━━━━━ Extracted information

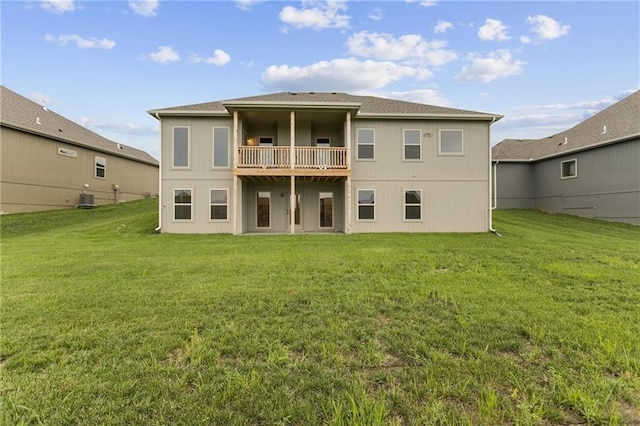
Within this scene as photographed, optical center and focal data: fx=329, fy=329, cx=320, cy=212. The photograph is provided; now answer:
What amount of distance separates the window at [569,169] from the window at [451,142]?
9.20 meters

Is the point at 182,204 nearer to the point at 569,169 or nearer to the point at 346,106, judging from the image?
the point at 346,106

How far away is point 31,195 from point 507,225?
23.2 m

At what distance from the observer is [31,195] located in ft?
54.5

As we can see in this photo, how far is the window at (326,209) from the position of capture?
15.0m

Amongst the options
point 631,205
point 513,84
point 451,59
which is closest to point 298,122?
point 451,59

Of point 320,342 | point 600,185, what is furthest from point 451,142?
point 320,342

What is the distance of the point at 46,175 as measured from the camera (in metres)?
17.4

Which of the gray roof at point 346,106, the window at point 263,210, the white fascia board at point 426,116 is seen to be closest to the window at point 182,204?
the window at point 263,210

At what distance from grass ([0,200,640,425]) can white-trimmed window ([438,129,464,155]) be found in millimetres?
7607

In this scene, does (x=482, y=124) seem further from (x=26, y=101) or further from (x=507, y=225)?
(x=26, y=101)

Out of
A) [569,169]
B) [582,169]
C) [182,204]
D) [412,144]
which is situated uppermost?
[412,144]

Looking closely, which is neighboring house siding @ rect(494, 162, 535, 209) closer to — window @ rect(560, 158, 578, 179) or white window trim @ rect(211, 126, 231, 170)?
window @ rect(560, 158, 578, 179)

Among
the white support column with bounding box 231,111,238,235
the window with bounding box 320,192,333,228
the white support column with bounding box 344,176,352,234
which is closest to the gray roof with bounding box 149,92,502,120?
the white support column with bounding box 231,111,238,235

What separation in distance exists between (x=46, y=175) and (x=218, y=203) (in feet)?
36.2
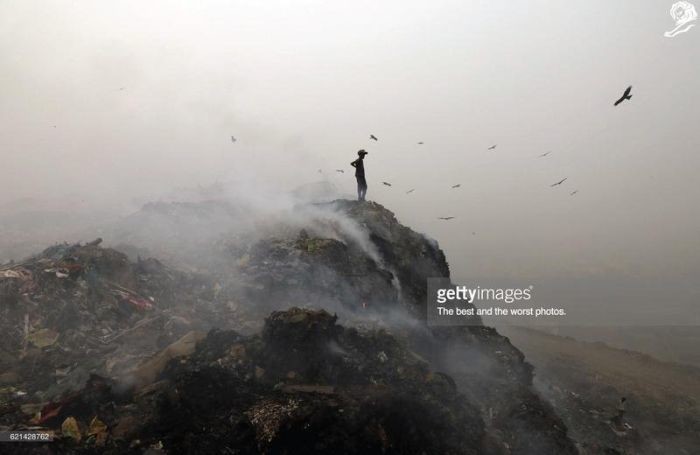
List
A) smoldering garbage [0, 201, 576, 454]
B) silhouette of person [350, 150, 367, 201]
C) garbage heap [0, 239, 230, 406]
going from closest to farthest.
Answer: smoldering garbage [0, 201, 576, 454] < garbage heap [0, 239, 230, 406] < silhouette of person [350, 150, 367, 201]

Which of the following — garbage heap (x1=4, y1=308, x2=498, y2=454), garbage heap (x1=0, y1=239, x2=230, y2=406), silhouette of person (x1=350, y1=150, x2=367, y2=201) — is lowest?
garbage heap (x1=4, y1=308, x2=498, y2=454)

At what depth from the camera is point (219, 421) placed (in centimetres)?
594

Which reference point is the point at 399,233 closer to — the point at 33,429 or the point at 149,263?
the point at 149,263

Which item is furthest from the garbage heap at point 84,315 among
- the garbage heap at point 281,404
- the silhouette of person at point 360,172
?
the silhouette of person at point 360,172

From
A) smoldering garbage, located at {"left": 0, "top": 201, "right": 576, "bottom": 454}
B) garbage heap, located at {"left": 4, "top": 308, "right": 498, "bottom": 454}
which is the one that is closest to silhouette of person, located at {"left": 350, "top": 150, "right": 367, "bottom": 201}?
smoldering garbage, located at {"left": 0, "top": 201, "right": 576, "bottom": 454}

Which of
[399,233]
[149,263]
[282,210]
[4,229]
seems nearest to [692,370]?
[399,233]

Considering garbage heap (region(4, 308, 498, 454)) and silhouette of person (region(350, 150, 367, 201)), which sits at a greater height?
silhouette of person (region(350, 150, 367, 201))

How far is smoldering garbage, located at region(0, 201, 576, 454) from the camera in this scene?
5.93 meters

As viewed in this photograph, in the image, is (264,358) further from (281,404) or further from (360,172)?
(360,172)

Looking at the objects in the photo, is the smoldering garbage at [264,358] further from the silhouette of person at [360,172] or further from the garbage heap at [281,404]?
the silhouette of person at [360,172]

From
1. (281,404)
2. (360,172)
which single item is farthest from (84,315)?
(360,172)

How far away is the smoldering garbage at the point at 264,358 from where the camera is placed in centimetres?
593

━━━━━━━━━━

* Task statement
In your copy of the listing above, reproduce each line exactly and omit all pictures.

* Finished task
Within this scene as photographed, optical center and focal data: fx=329, fy=329, cx=320, cy=212. The photograph is provided; now answer:
What amount of distance separates the window at [569,169] from the window at [451,142]?
9.20 meters

Is the point at 182,204 nearer to the point at 569,169 or nearer to the point at 346,106, judging from the image?
the point at 346,106

How far away is point 31,195 from point 507,225?
23.2 m

At what distance from the observer is [31,195] located in ft?
54.5

As we can see in this photo, how far is the window at (326,209) from the position of capture?
15.0m

Amongst the options
point 631,205
point 513,84
point 451,59
which is closest to point 298,122?
point 451,59

Of point 320,342 | point 600,185, what is furthest from point 451,142?
point 320,342

What is the distance of the point at 46,175 as measured from the camera (in metres)?
17.4

Which of the gray roof at point 346,106, the window at point 263,210, the white fascia board at point 426,116 is seen to be closest to the window at point 182,204?
the window at point 263,210

At what distance from grass ([0,200,640,425]) can white-trimmed window ([438,129,464,155]) be found in millimetres?
7607

In this scene, does (x=482, y=124) seem further from (x=26, y=101) or further from (x=507, y=225)?
(x=26, y=101)

Out of
A) [569,169]
B) [582,169]
C) [182,204]
D) [412,144]
which is situated uppermost?
[412,144]

Looking closely, which is neighboring house siding @ rect(494, 162, 535, 209) closer to — window @ rect(560, 158, 578, 179) or white window trim @ rect(211, 126, 231, 170)?
window @ rect(560, 158, 578, 179)

Among
the white support column with bounding box 231,111,238,235
the window with bounding box 320,192,333,228
the white support column with bounding box 344,176,352,234
which is closest to the gray roof with bounding box 149,92,502,120?
the white support column with bounding box 231,111,238,235

What separation in distance exists between (x=46, y=175) and (x=218, y=203) (in feet)?
36.2
List
A) smoldering garbage [0, 201, 576, 454]
B) silhouette of person [350, 150, 367, 201]
C) garbage heap [0, 239, 230, 406]
going from closest to farthest.
Answer: smoldering garbage [0, 201, 576, 454] < garbage heap [0, 239, 230, 406] < silhouette of person [350, 150, 367, 201]

Which of the following — garbage heap (x1=4, y1=308, x2=498, y2=454), garbage heap (x1=0, y1=239, x2=230, y2=406), silhouette of person (x1=350, y1=150, x2=367, y2=201) — is lowest?
garbage heap (x1=4, y1=308, x2=498, y2=454)

At what depth from the camera is point (219, 421) placed (in centimetres)?
594

Which reference point is the point at 399,233 closer to — the point at 33,429 or the point at 149,263?
the point at 149,263

Which item is furthest from the garbage heap at point 84,315 among
- the garbage heap at point 281,404
- the silhouette of person at point 360,172
?
the silhouette of person at point 360,172

From
A) smoldering garbage, located at {"left": 0, "top": 201, "right": 576, "bottom": 454}
B) garbage heap, located at {"left": 4, "top": 308, "right": 498, "bottom": 454}
which is the one that is closest to silhouette of person, located at {"left": 350, "top": 150, "right": 367, "bottom": 201}?
smoldering garbage, located at {"left": 0, "top": 201, "right": 576, "bottom": 454}

Which of
[399,233]
[149,263]
[282,210]
[4,229]
seems nearest to [692,370]?
[399,233]

Considering garbage heap (region(4, 308, 498, 454)) and silhouette of person (region(350, 150, 367, 201)), which sits at a greater height?
silhouette of person (region(350, 150, 367, 201))

How far is smoldering garbage, located at region(0, 201, 576, 454) from the camera in this scene?
5.93 meters

As viewed in this photograph, in the image, is (264,358) further from (281,404) or further from (360,172)?
(360,172)

Looking at the objects in the photo, is the smoldering garbage at [264,358] further from the silhouette of person at [360,172] or further from the garbage heap at [281,404]?
the silhouette of person at [360,172]

From
1. (281,404)
2. (360,172)
which single item is farthest from (84,315)?
(360,172)

How far away is the smoldering garbage at the point at 264,358 from where the camera is placed in centimetres?
593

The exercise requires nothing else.